# [User Review]Review MSI GE70 (GE70PH-i765M21611B)



## Tobi25778 (4. Juni 2013)

MSI GE70 Review (Haswell Chipsatz)​

Heute im User Review haben wir das neue MSI GE70 (GE70PH-i765M21611B)

Die wesentlichen  Neuerungen bestehen neben einem neuen Gehäuse-Design mit Aluminium und  beleuchteter Gaming-Tastatur sowie der MSI Super RAID-Technik darin, dass hier  Intels neue Chipsätze und CPU's und die neueste NVIDIA GeForce Grafik zum  Einsatz kommen.

Das GE70 ist ein 17,3 Zoll Notebook welches mit einem *Intel CPU Core i7-4700MQ* und dem *Intel HM87 Chipsatz* bestücktt ist. Für die Power bzw. das Energiesparende Arbeiten sind 2 Grafikkarten verbaut. Wir haben hier zum einen die diskrete *GPU Intel HD4600* (intergriert in die CPU) und dann noch eine *Nvidia GTX765 Mobile* verbaut. 
Für den guten Ton sorgen hier 4 Lautsprecher, die ordentlich klingen und einen voluminösen Sound vermitteln. Zusätzlich dazu wurden hier vergoldete Audio Ports verbaut. Dies dient sowohl der Langlebigkeit, der besseren Leitfähigkeit als auch der Vorbeugung vor Korrosion.

Dieses Notebook ist der Allrounder für Gaming Sessions und Office Arbeiten.


*Schauen wir uns an, was dieses Notebook noch an Features mitbringt:*


- 17,3 Zoll (non Glare) Full HD Display mit 1920x1080er Auflösung
*- Intel Core i7-4700MQ (4x2,4Ghz) *
- 8GB DDR3-1600 Kingston RAM
- HDMI/VGA Ausgänge
- 2x USB3.0 und 2x USB2.0 Ports
- Card Reader
- DVD/RW Laufwerk
- 1TB 2,5 Zoll HDD
*- 2x Plextor 256GB SSDs im Super RAID*( in die Serie geht beispielsweise das  Modell GE70PH-i765M21611B mit zwei 64 GByte SSDs)
- Steelseries Tastatur mit NUM Pad
- AzureWave W-LAN und Bluetooth Combi Card 
*- Killer E2200 Lan Port *
*- vergoldete Audio Ein- und Ausgänge *
*- Die Handballen Auflage sowie das Touchpad sind aus Aluminium*
- Windows 8 





			Dieser Inhalt steht nur eingeloggten Mitgliedern zur Verfügung.
        







			Dieser Inhalt steht nur eingeloggten Mitgliedern zur Verfügung.
        







			Dieser Inhalt steht nur eingeloggten Mitgliedern zur Verfügung.
        



Das Notebook Design ist schlicht und edel. Die Verarbeitung ist sehr hochwertig. Auch die Alu Handballen Auflage ist hochwertig und wird auch bei längeren Einsätzen nicht unangenehm warm.

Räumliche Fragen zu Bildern
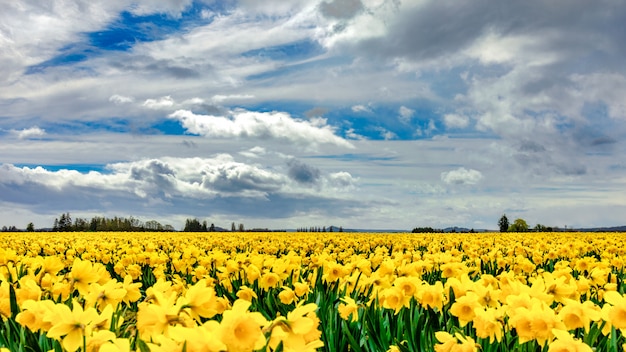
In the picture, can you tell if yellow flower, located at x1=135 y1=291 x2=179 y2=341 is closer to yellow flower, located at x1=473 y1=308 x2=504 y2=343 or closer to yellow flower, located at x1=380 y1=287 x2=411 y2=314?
yellow flower, located at x1=473 y1=308 x2=504 y2=343

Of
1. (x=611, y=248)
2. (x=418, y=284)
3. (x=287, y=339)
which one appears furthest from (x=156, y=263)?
(x=611, y=248)

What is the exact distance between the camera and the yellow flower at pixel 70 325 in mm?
2438

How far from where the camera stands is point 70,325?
8.10 ft

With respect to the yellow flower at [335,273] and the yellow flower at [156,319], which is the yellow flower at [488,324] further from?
the yellow flower at [335,273]

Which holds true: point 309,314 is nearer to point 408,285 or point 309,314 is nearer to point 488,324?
point 488,324

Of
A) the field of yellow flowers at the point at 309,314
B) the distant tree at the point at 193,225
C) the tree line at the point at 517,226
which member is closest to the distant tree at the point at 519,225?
the tree line at the point at 517,226

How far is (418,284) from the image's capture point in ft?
13.8

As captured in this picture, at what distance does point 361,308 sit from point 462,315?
1.11 metres

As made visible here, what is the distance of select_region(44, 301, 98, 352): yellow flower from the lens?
2438 millimetres

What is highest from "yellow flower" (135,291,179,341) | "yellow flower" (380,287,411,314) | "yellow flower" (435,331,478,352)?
"yellow flower" (135,291,179,341)

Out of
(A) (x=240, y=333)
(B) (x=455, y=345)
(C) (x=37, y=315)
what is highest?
(A) (x=240, y=333)

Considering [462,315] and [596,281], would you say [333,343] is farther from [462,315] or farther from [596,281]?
[596,281]

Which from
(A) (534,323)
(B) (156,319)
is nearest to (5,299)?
(B) (156,319)

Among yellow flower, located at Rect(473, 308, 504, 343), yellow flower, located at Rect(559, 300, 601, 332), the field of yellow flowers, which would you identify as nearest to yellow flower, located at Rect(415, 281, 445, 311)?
the field of yellow flowers
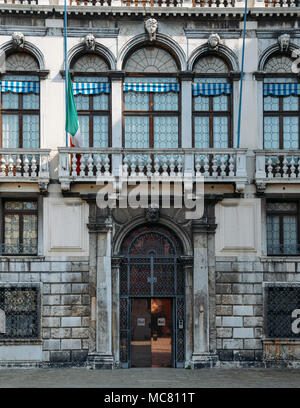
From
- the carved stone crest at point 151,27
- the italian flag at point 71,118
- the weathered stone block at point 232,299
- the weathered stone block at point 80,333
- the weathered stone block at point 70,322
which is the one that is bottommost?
the weathered stone block at point 80,333

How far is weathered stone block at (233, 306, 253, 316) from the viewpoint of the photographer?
76.5 feet

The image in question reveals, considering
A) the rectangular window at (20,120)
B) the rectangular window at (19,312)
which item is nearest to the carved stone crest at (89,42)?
the rectangular window at (20,120)

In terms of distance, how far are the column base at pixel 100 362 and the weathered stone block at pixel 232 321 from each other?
150 inches

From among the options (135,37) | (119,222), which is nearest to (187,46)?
(135,37)

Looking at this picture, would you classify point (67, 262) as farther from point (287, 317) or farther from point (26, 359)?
point (287, 317)

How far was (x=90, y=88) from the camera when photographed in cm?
2412

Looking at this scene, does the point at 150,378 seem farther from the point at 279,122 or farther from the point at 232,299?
the point at 279,122

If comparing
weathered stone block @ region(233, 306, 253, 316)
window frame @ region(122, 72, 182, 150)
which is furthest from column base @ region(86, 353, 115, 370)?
window frame @ region(122, 72, 182, 150)

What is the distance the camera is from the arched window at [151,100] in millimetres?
24234

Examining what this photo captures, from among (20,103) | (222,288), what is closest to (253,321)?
(222,288)

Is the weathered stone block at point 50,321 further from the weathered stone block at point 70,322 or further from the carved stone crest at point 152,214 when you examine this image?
the carved stone crest at point 152,214

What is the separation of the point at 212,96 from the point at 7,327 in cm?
1016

Die Aufgaben
1. Überarbeite den Abschnitt des Testberichts zum MSI GE70, der mit den Worten „Für den guten“ beginnt und mit „und Office Arbeiten.“ endet, und ersetze darin „Lautsprecher“ durch „Boxen“.
2. Prüfe anhand des Testberichts zum MSI GE70, ob die folgenden Aussagen zutreffen. Antworte jeweils mit Ja oder Nein und zitiere die entscheidenden Worte des Testberichts wörtlich.
(a) Das Notebook hat eine Bildschirmgröße von 17,3 Zoll.
(b) Im Notebook sind vier Lautsprecher verbaut.
(c) Die Handballenauflage wird bei längeren Einsätzen unangenehm warm.

Antworten je Aufgabe
1.
Für den guten Ton sorgen hier 4 Boxen, die ordentlich klingen und einen voluminösen Sound vermitteln. Zusätzlich dazu wurden hier vergoldete Audio Ports verbaut. Dies dient sowohl der Langlebigkeit, der besseren Leitfähigkeit als auch der Vorbeugung vor Korrosion.

Dieses Notebook ist der Allrounder für Gaming Sessions und Office Arbeiten.

2.
(a) Ja: „Das GE70 ist ein 17,3 Zoll Notebook“
(b) Ja: „Für den guten Ton sorgen hier 4 Lautsprecher“
(c) Nein: „wird auch bei längeren Einsätzen nicht unangenehm warm“